| About this exercise |
The answer must be an exact copy of the lines from the one with "Sri Venkateswaraswamy Puranagadha EP" through the final line below, with no pictures and nothing else.

Caption-style text data
-.-.-

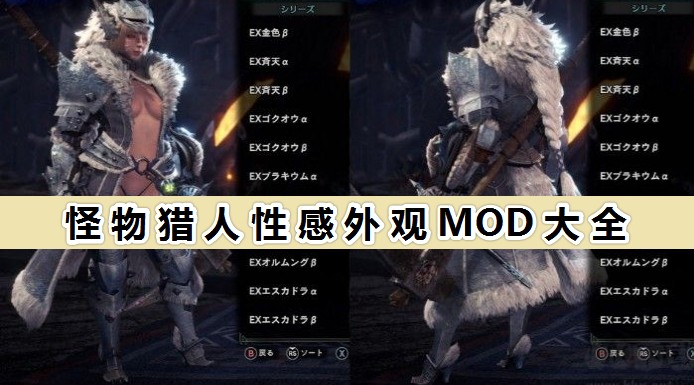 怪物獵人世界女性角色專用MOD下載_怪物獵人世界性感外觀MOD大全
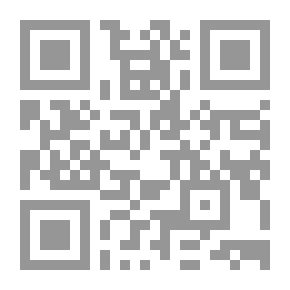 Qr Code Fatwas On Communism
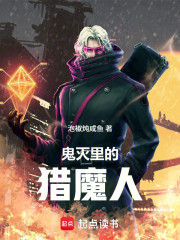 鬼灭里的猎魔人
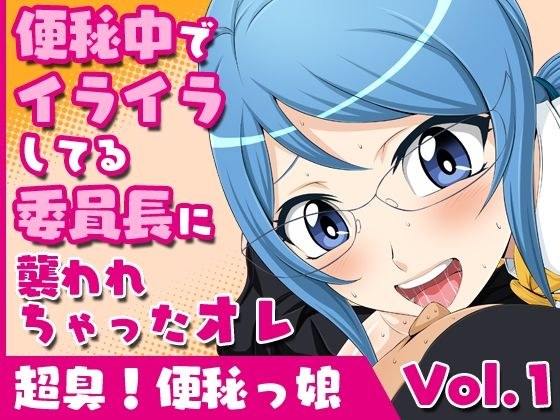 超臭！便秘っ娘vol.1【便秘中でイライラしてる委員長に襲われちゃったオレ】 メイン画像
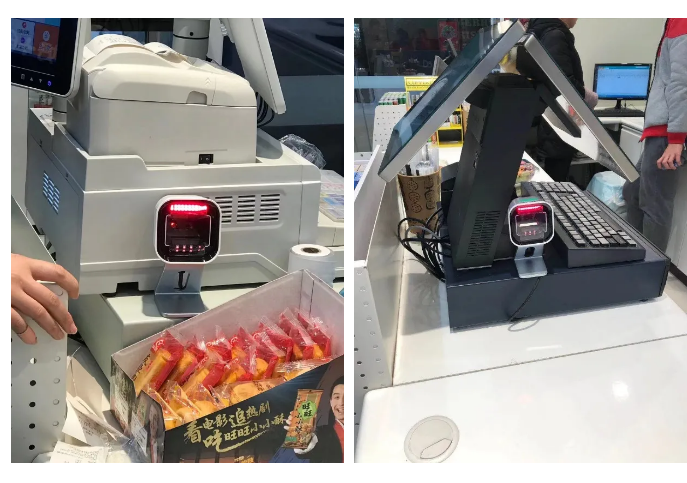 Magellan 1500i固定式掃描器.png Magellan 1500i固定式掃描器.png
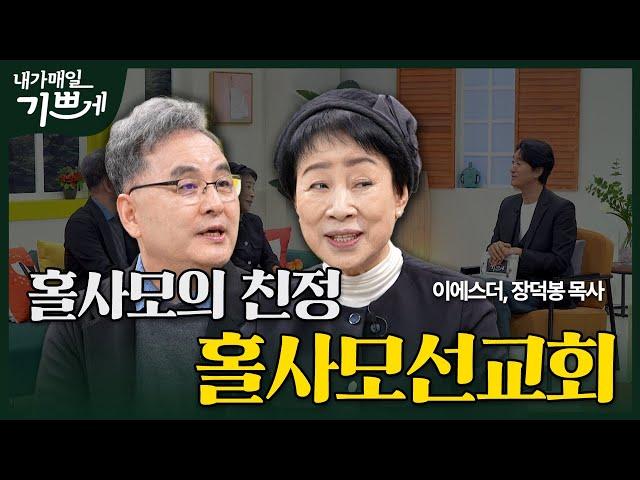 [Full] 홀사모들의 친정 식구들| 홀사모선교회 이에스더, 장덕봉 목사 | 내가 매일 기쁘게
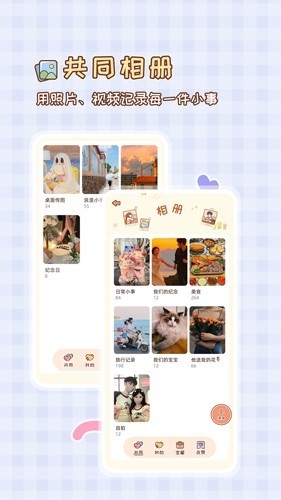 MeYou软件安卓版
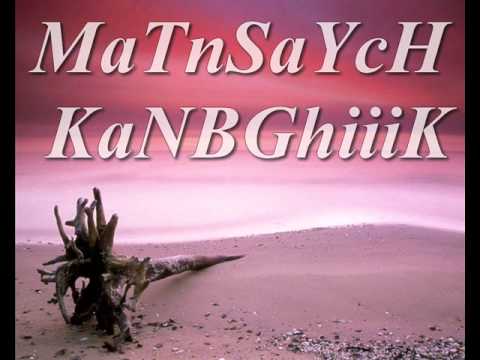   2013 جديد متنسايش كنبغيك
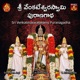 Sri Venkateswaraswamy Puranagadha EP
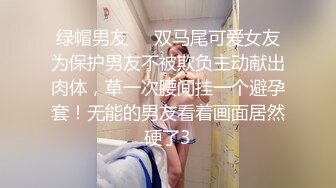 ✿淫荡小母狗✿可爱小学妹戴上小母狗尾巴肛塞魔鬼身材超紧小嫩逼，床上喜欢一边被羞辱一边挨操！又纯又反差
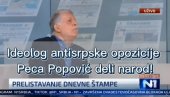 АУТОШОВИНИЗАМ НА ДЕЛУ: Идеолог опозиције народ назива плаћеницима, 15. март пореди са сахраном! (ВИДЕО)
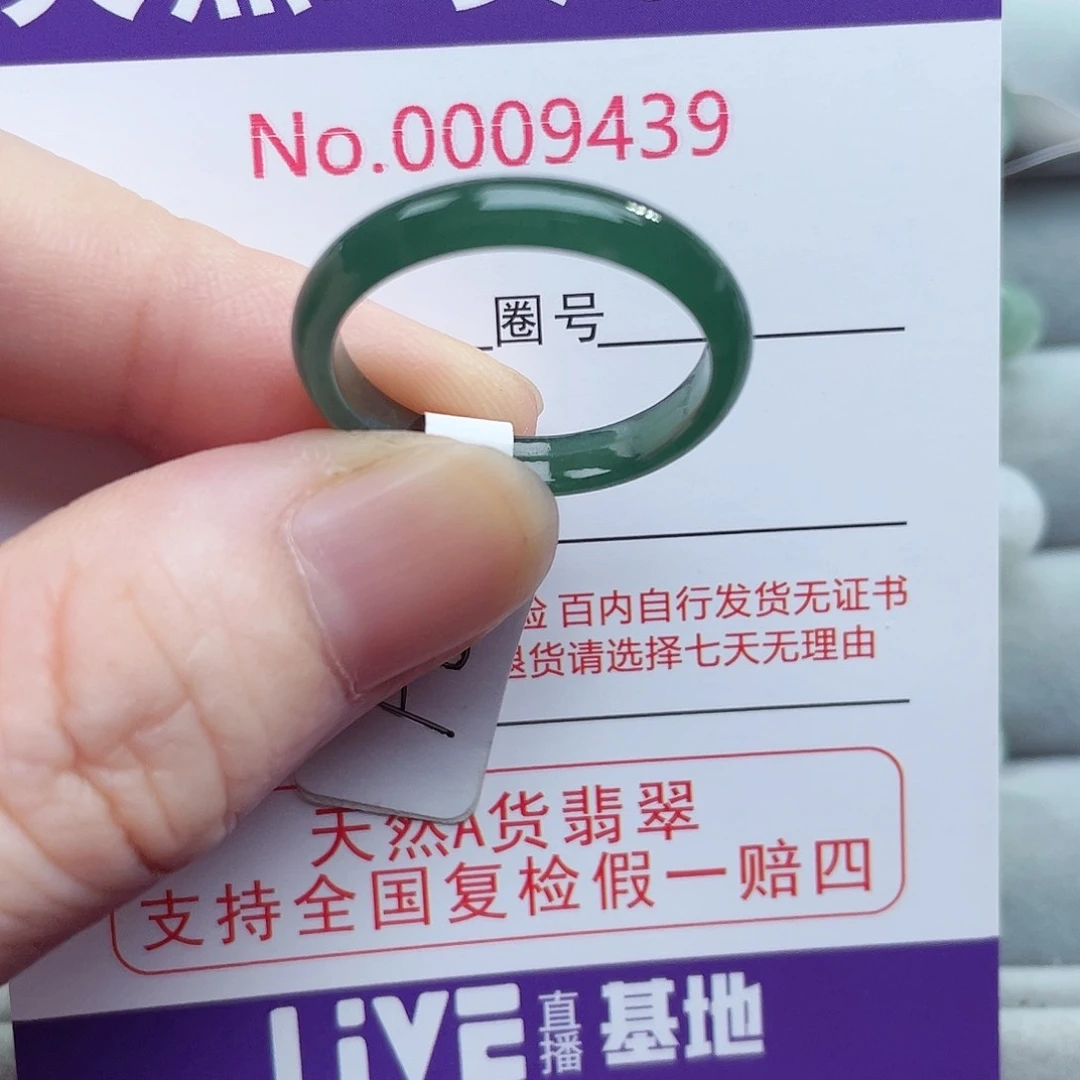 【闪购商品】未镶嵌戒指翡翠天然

-.-.-

| Written response |
 Sri Venkateswaraswamy Puranagadha EP
 ✿淫荡小母狗✿可爱小学妹戴上小母狗尾巴肛塞魔鬼身材超紧小嫩逼，床上喜欢一边被羞辱一边挨操！又纯又反差
 АУТОШОВИНИЗАМ НА ДЕЛУ: Идеолог опозиције народ назива плаћеницима, 15. март пореди са сахраном! (ВИДЕО)
 【闪购商品】未镶嵌戒指翡翠天然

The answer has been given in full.